Vue au microscope de diatomées de différentes espèces. Crédit Wikipedia.

 

Diatomée Pinnularia sp. in vivo. Longueur 30 micromètres environ. Crédit Wikipedia.

Parmi ceux-là, les diatomées ont fait l’objet d’un très intéressant travail d’une équipe  de chercheurs de l’université d’Oregon, aux Etats-Unis, sous la direction du professeur G. Rorrer.  En élevant ces organismes dans des milieux appropriés et en leur faisant absorber in vivo du germanium, ils ont pu obtenir des nanostructures  électroluminescentes, c’est à dire émettant de la lumière sous l’influence d’un champ électrique.  L’électroluminescence a de nombreuses applications dans le domaine de l’éclairage que de la signalisation.

Les diatomées sont des algues unicellulaires planctoniques dotées d’un squelette extérieur en silice, transparent et rigide, appelé frustule.  Elles mesurent de 2 micromètres à 1 mm. On les trouve dans tous les milieux aquatiques. Ce sont des éléments importants du phytoplancton des mers et elles constituent par là même un des premiers maillons de la chaîne alimentaire des animaux marins.
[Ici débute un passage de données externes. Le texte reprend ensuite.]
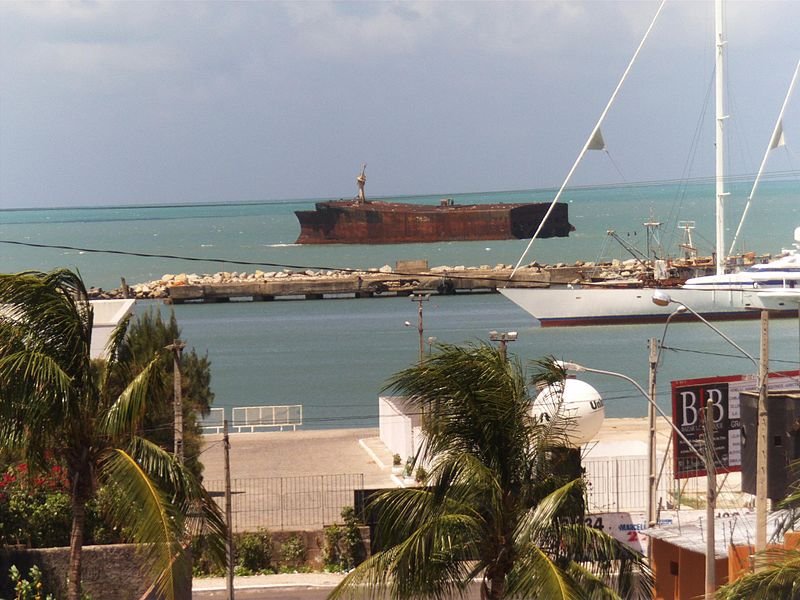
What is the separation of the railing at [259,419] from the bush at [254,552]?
52.5 feet

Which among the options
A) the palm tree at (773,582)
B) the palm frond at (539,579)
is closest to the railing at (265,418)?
the palm frond at (539,579)

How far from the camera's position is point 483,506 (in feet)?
37.1

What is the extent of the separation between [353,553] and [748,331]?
220 feet

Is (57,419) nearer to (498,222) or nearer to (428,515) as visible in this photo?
(428,515)

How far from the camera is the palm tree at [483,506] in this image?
11.0m

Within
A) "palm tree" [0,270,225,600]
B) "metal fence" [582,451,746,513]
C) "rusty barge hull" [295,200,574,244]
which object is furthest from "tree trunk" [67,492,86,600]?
"rusty barge hull" [295,200,574,244]

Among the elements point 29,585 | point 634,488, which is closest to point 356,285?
point 634,488

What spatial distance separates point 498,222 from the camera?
157 metres

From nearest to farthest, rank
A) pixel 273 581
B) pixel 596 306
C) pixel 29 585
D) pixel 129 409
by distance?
pixel 129 409
pixel 29 585
pixel 273 581
pixel 596 306

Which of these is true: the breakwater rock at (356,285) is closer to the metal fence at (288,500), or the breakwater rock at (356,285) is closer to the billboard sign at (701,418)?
the metal fence at (288,500)

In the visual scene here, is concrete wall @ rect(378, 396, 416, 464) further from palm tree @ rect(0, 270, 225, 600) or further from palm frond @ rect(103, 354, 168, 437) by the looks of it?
palm frond @ rect(103, 354, 168, 437)

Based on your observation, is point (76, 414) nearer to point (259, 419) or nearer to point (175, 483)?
point (175, 483)

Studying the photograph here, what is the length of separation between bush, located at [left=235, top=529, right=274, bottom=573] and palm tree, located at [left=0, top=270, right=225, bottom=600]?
1189cm

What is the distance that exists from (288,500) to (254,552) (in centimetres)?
427
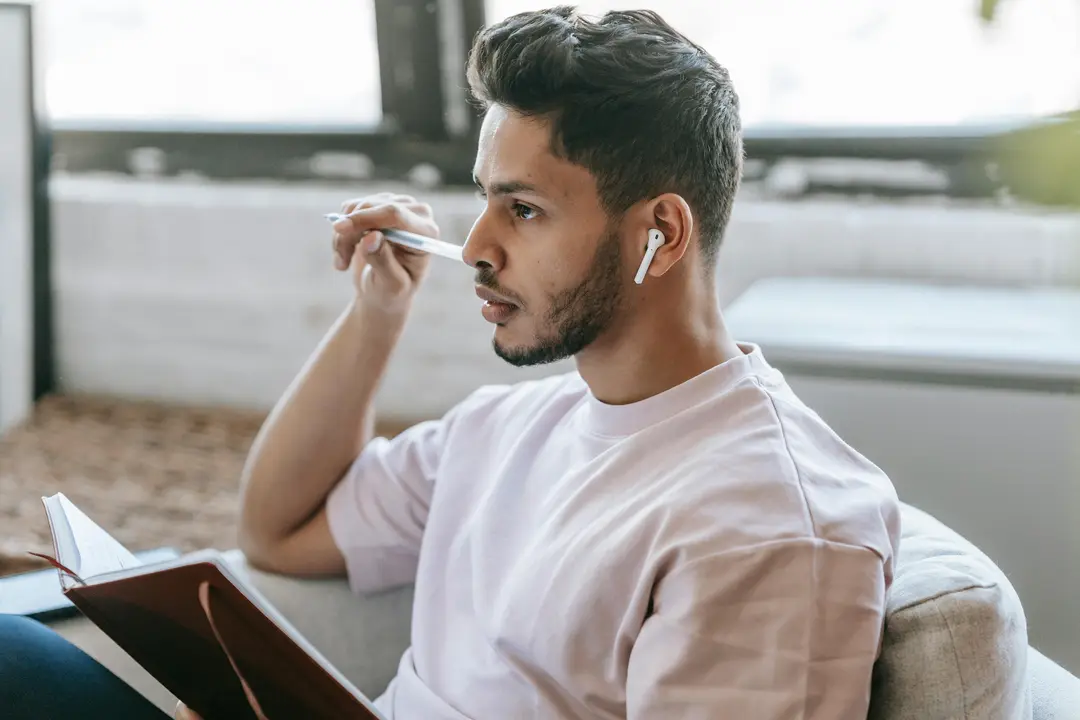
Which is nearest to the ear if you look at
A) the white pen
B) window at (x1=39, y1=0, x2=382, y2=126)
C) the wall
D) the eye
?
the eye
Chaque frustule est une structure en silice formée de deux coques ou thèques maintenues par une bande siliceuse. De nombreux orifices très fins, les pores traversent le frustule, leur taille varie selon les espèces de 50 à 200 nanomètres. La forme des diatomées est d’une grande diversité comme en témoigne la figure suivante.

On voit sur ces images de  frustules de 9 espèces de diatomées l’extraordinaire diversité de formes et de structures qui les caractérisent. Les vues ont été obtenues par microscopie à balayage(MEB). Le trait d’échelle vaut 10 micromètres. A l’exception de la vue e, qui est celle d’une diatomée fossile, les frustules sont celles d’espèces marines existant actuellement. Crédit Advanced Materials Wyley & Sons.

 

Intérêt des structures périodiques

La structure périodique des pores des frustules leur confère des propriétés de nanocristaux photoniques qui conduisent à la sélection de longueurs d’onde particulières.

Les cristaux photoniques sont des nano-structures périodiques de matériaux diélectriques ou métallo-diélectriques modifiant la propagation des photons de la même manière que le potentiel périodique créé par les atomes d’un réseau cristallin modifie celle des électrons. Quand une longueur d’onde de la lumière est égale ou inférieure à cette périodicité , des effets d’interférences interviennent et gouvernent renforcement ou atténuation de l’amplitude lumineuse.  Ceci crée des bandes de longueur d’onde permises et interdites.

 

Thèque isolée de frustule de la diatomée Pinnularia sp. On aperçoit les rangées de pores. Crédit Advanced Materials Wiley & Sons.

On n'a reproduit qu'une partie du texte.